Please note that these are spontaneous unedited responses from clinicians whom actively use the ATM Concept and ATM2 systems in their respective clinics. None of these clinical educators received any compensation for their endorsement. (The ATM2 was formerly called the PR3000T and Pelvic Restrainer).

My partner and I own and operate a Chiropractic and Rehabilitation clinic in Latrobe, Pa. We were introduced to the ATM2 approximately 7 months ago and purchased a unit. As Chiropractors the majority of the patients we treat have recurrent chronic problems.

While we have enjoyed good success in helping patients resolve their problems there is a high percentage who continue to present with the same condition over and over. The key to stabilizing these patient is correcting the muscle dysfunction and abnormal movement patterns that have developed in conjunction with their pain syndrome. Prior to the use of the ATM2, this meant spending a significant amount of time training the patient to perform exercises designed to correct this dysfunction, and even more time for the patient to try and do the exercises correctly. Even if they could follow through with the exercises correctly the results were often disappointing.

The ATM2 has proven to be an invaluable tool to address these conditions. Explaining the concept of why it works to a patient is somewhat difficult, but getting them to understand the results is not. When they step off the ATM with less pain and improve motion they know they are on the right track to recovery.

One example of the power of this type of therapy involved the treatment of a 21 year old female. This patient was seeking treatment for chronic lower back pain that was the result of being in a MVA 14 months earlier. Despite being on multiple medications and undergoing 18 sessions of physical therapy she continued to suffer from debilitating pain. Within 2 weeks of combined treatment with the ATM and manipulative therapy her pain had reduced to a mild tolerable level. But the best part of her story has to do with her right shoulder. The accident had resulted in trauma to the shoulder that required surgical repair. When I initally seen her she was in her 8th week of post surgical therapy.
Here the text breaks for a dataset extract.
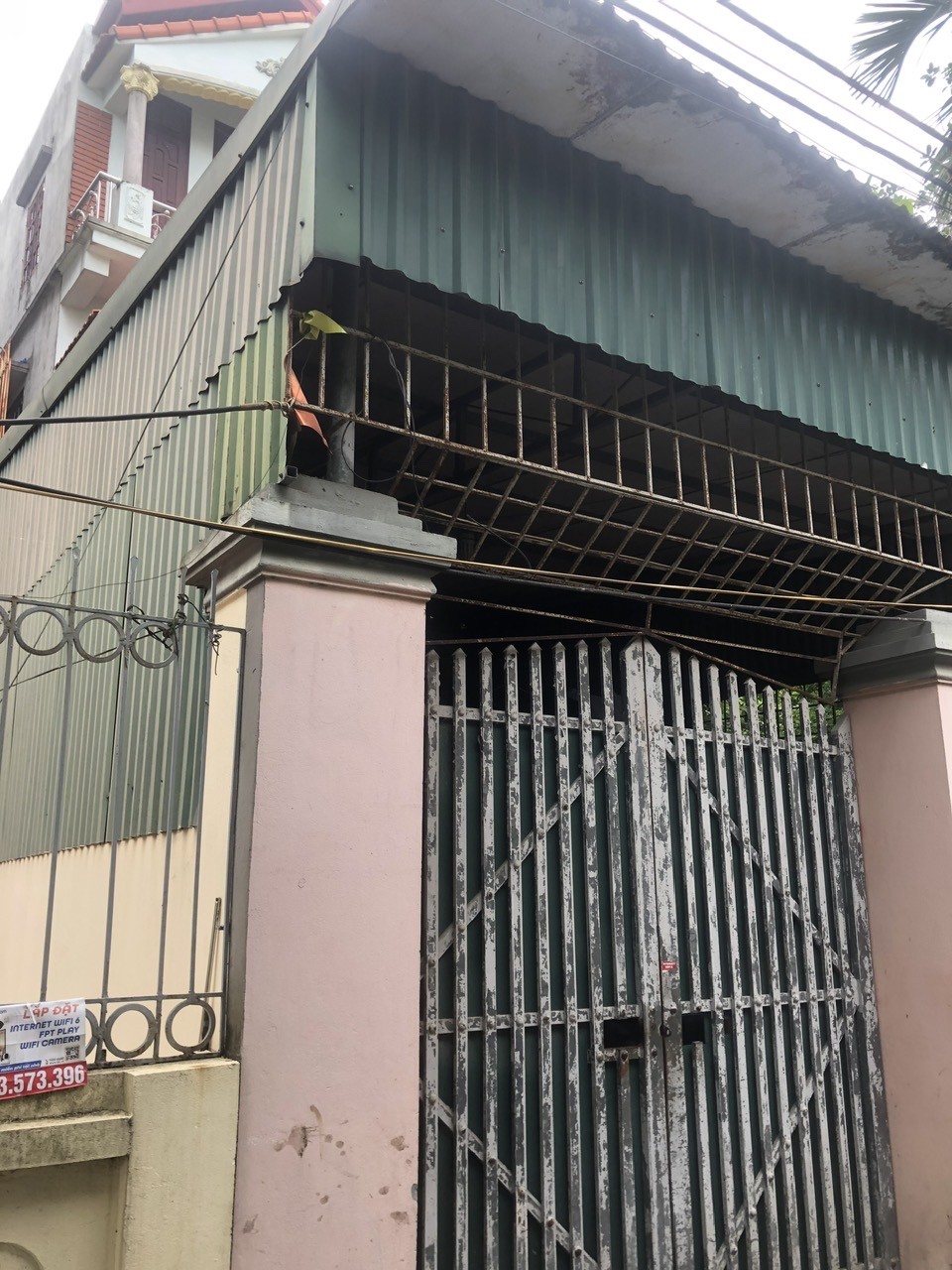 NHÀ HIẾM 3 TẦNG ĐA TỐN - GIA LÂM - Ô TÔ TẢI ĐỖ - HỒ ĐIỀU HÒA- Ở SƯỚNG* S.111m2-$ >6 tỷ. 3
At this point she had less than 90 degrees of active abduction and flexion of the shoulder and the treating therapist was telling her that she would probable have to live with the pain and dysfunction. With her concent we decided to try and treat the shoulder on the ATM2. With two treatment she was able to achieve full ROM of the shoulder with only mild discomfort.

Use of the ATM2 in our office has increased the efficiency of treating many types of musculo-skeletal problems, and it consistently provides me with the ability to help patients that have failed with other types of treatment.